Ce vendredi matin, il y avait un étonnant va-et-vient dans les travées de Bormio. En dehors des jours de course de ski alpin, les rues principales de la station italienne sont normalement très calmes lors de ces Jeux olympiques. Quelques bénévoles, tout au plus, et une poignée de badauds
Mais en ce vendredi 13, c'était l'effervescence. Dès les premières heures du matin, les locaux s'activaient, faisant venir de la neige pour recouvrir les artères du village. Les camions se succédaient et les Bormini, pelle en main, applatissaient tout cela. Car le soir, c'était Palio delle Contrade, 60e édition.
En résumé, Bormio est divisé en cinq quartiers. Chacun possède un étendard d'une couleur différente et un logo, qui pourrait clairement avoir sa place dans la série «Game of Thrones». Durant cette nuit de fête, chaque quartier envoie des représentants se «battre». Pas de duel à l'épée, mais une course d'une poignée de kilomètres en… ski de fond. «Les gens sont très compétiteurs, promet Eleonora, serveuse dans un café de la Piazza del Kuerc, la principale de Bormio. Je vais clairement aller encourager mais je ne peux pas participer, parce qu'il faut habiter depuis 10 ans à Bormio.»
«On est tous ensemble»
Ou y être né, comme c'est le cas des premiers participants. Dès 16h, les enfants de moins de 18 ans se sont élancés à travers les rues de la station, sous les encouragements de leurs parents. C'est seulement trois heures plus tard que les adultes, chacun leur tour, en ont fait de même. Les premiers étaient les plus âgés et pour eux, le temps n'avait l'air de pas vraiment importer. Chaussures et skis d'époque aux pieds, certains se sont même élancés avec du ravitaillement sur le dos. Pas sûr qu'il s'agissait d'eau, par contre.

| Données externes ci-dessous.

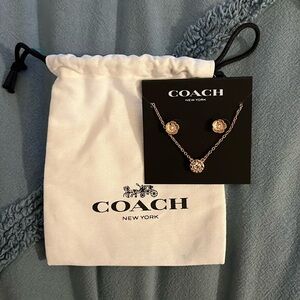 Coach earring/necklace set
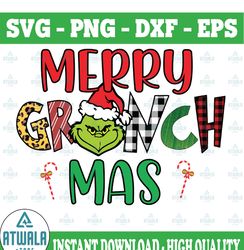 Merry GRINCH Xmas Digital Design PNG - Sublimation Instant Download - Christmas Tsvg  Design - Heat Transfer Printable -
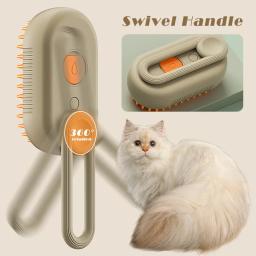 Pet escova a vapor com spray fumegante para cães e gatos, depilação, grooming suprimentos acessórios, 3 em 1 - Image 2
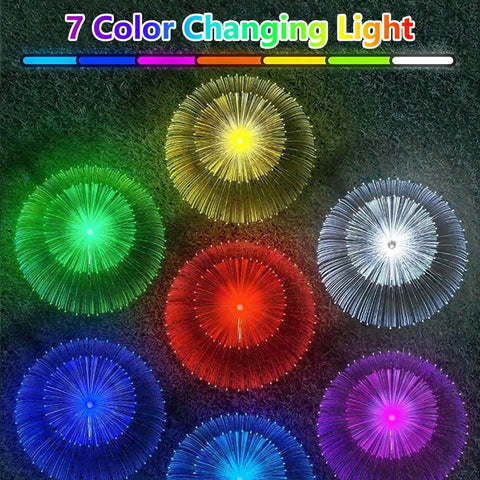 2/4 Solar Jellyfish Lights Color Changing Outdoor Patio Lawn White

Dans les rues, chaque passage est applaudi comme à un contre-la-montre du Tour de France. Les sourires sont sur tous les visages et, même si l'on habite dans le quartier de Dossorovina, on applaudit le coureur de Maggiore. Fair-play, oui, mais jusqu'à un certain point. «Ah non, mais c'est clairement la guerre, se marre Chiara, représentante des bleus de Buglio. Par contre, après, on va tous aller dans une école pour partager un repas et un verre.» Sérieux, mais pas trop, comme l'explique la jeune femme de 27 ans, qui participe à cet événement depuis qu'elle en a 6: «On est tous ensemble et c'est spécial pour nous. On fait le plein d'émotions.»
Même si elle fait partie des bénévoles lors des JO, elle l'admet sans détour: «Oui, c'est plus important que les Jeux olympiques pour nous.» Au vu de l'affluence dans les rues, on ne peut que la croire. Déception chez les locaux: la Stelvio étant utilisée par le ski alpin, ils ne peuvent pas faire l'autre partie de leur compétition, qui est une épreuve de géant.
Combo, la cible à abattre
Le point de vue de Chiara est partagé par Paolo, représentant de Dossiglio: «C'est clairement plus grand que les Jeux!» Ski de fond à la main, il a d'abord fait un petit tour de chauffe. «C'est génial car c'est rassembleur et, en même temps, c'est marrant de faire tout cela dans le cadre de notre tradition.»
Ce vendredi, la cible à abattre était le quartier de Combo (les blancs). «Ils gagnent depuis trop d'années», se marre Chiara. L'accès aux résultats étant un peu moins pratiques que pour les épreuves olympiques, la décision n'était pas encore tombée vendredi en fin de soirée. Il faudra donc attendre la journée de samedi pour savoir qui de Maggiore, Buglio, Dossorovina, Combo ou Dossiglio sera le roi du week-end. Et tant pis pour Marco Odermatt, Lucas Braathen ou Loïc Meillard.